Ranunculus -- an ugly word for a pretty flower. Wikipedia says it's 'late Latin' for 'little frog'. Whatever, it takes my mind straight to carbuncle, which sounds just like how it looks.
Beautiful ranunculus, you deserve better.
I generally expect to find the worst news of each day in the National sections of our valiant newspapers as Constitutional norms creak and strain under the non-stop assault from the junta in the White House, abetted by a near-dormant Congress that refuses to check or balance the escalating abuses.
This difficult story by Louis Sahagun in the LA Times about the swift and perhaps irreversible demise of the urban canopies of Southern California breaks your heart from an entirely new direction.
The trees that shade, cool and feed people from Ventura County to the Mexican border are dying so fast that within a few years it's possible the region will look, feel, sound and smell much less pleasant than it does now.
"We're witnessing a transition to a post-oasis landscape in Southern California," says Greg McPherson, a supervisory research forester with the U.S. Forest Service who has been studying what he and others call an unprecedented die-off of the trees greening Southern California's parks, campuses and yards.
Among the hardest-hit native species of urban trees are California sycamores, typically found along streams and commonly used as shade and street trees in places such as Griffith Park and along downtown's Wilshire Boulevard.
"Here's the sad news about sycamores," said Akif Eskalen, a plant pathologist at the University of California, Riverside. "If we cannot control the shot hole borer, it will kill all the sycamores in California. And when they're done with sycamores, they'll move to other trees."
Fair warning -- video on the page is annoyingly on auto-play.
A little Easter egg hunt in the courtyard here...
And Walter joins Team Bunny.
Not a skeptic in sight. (And no, Walt didn't get any candy.)
The other day the fog came in thick enough to squeeze out a few raindrops so of course your drought-battered blogger had to get the photo.
The 'coming soon' signs went up seven years ago. It'll be interesting to see what does finally get built in what remains open space.
Throwback Thursday: Taken on April 5, 2007
Driving down Mulholland the other day when the clump of twigs near the top of a tree had an unexpected addition -- a feathered head.
So we stopped, camera out, zoomed in, and yes, a nesting hawk.
They're calling it a pink moon but around here it was the usual yellowy gold. My favorite part was that just as the shutter clicked, a crow flew through the frame.

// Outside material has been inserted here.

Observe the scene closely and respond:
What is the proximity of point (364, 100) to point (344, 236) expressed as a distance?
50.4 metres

The thing about being somewhere at about the same time almost every day is that you get to learn who else is a regular. Lately it's been this heron, who flies in from the south, wings slowly flapping, legs reaching, running to a surprisingly graceful landing.
Usually he stands utterly still for the entire 30 minutes or so that it takes Walter to run himself to exhaustion chasing the ball. But yesterday, he took a tiny walk.

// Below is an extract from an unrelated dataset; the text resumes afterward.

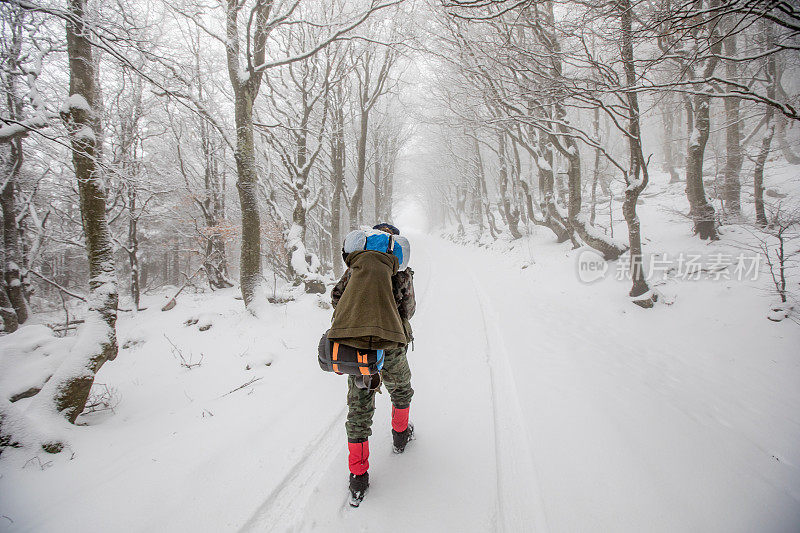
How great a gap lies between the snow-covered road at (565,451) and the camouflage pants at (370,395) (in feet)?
1.80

Sorry the video is so jittery but I had the little point-and-shoot at maximum zoom with no tripod so that's as still a shot as I was able to manage.

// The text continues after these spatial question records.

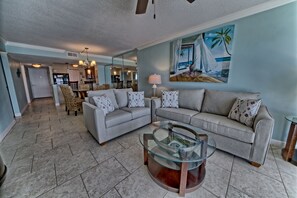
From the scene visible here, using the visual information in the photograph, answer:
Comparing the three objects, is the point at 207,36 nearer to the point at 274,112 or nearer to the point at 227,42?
the point at 227,42

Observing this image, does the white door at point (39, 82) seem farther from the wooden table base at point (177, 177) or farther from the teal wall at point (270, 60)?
the teal wall at point (270, 60)

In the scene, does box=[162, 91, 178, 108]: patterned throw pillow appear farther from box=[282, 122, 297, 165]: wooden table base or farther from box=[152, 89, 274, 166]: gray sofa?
box=[282, 122, 297, 165]: wooden table base

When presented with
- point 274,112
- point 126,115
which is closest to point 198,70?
point 274,112

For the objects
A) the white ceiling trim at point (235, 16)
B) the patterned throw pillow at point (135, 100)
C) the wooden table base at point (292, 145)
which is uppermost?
the white ceiling trim at point (235, 16)

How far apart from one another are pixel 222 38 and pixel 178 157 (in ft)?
8.64

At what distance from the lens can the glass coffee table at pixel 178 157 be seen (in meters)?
1.22

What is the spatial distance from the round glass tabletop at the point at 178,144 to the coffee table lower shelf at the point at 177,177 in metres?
0.11

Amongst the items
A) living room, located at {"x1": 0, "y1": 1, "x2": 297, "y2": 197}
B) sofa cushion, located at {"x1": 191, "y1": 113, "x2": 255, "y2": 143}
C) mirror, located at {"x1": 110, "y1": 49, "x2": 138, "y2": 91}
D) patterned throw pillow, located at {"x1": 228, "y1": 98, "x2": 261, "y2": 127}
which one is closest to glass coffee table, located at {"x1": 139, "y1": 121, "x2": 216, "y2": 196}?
living room, located at {"x1": 0, "y1": 1, "x2": 297, "y2": 197}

This was three years ago in December. I remember that a storm had blown in seemingly out of nowhere, low clouds, high winds, fast and ragged rain. We were driving along in a heavy mist when all of a sudden it kind of shredded, opened up and there they were, blue sky and lone oak.
I guess I'll keep on saying it until it stops being true but I'm not sure I've ever seen the hillsides around here so lush and green.
Bluffs Park this morning, where a dozen different kinds of wildflowers are having their own modest super-bloom.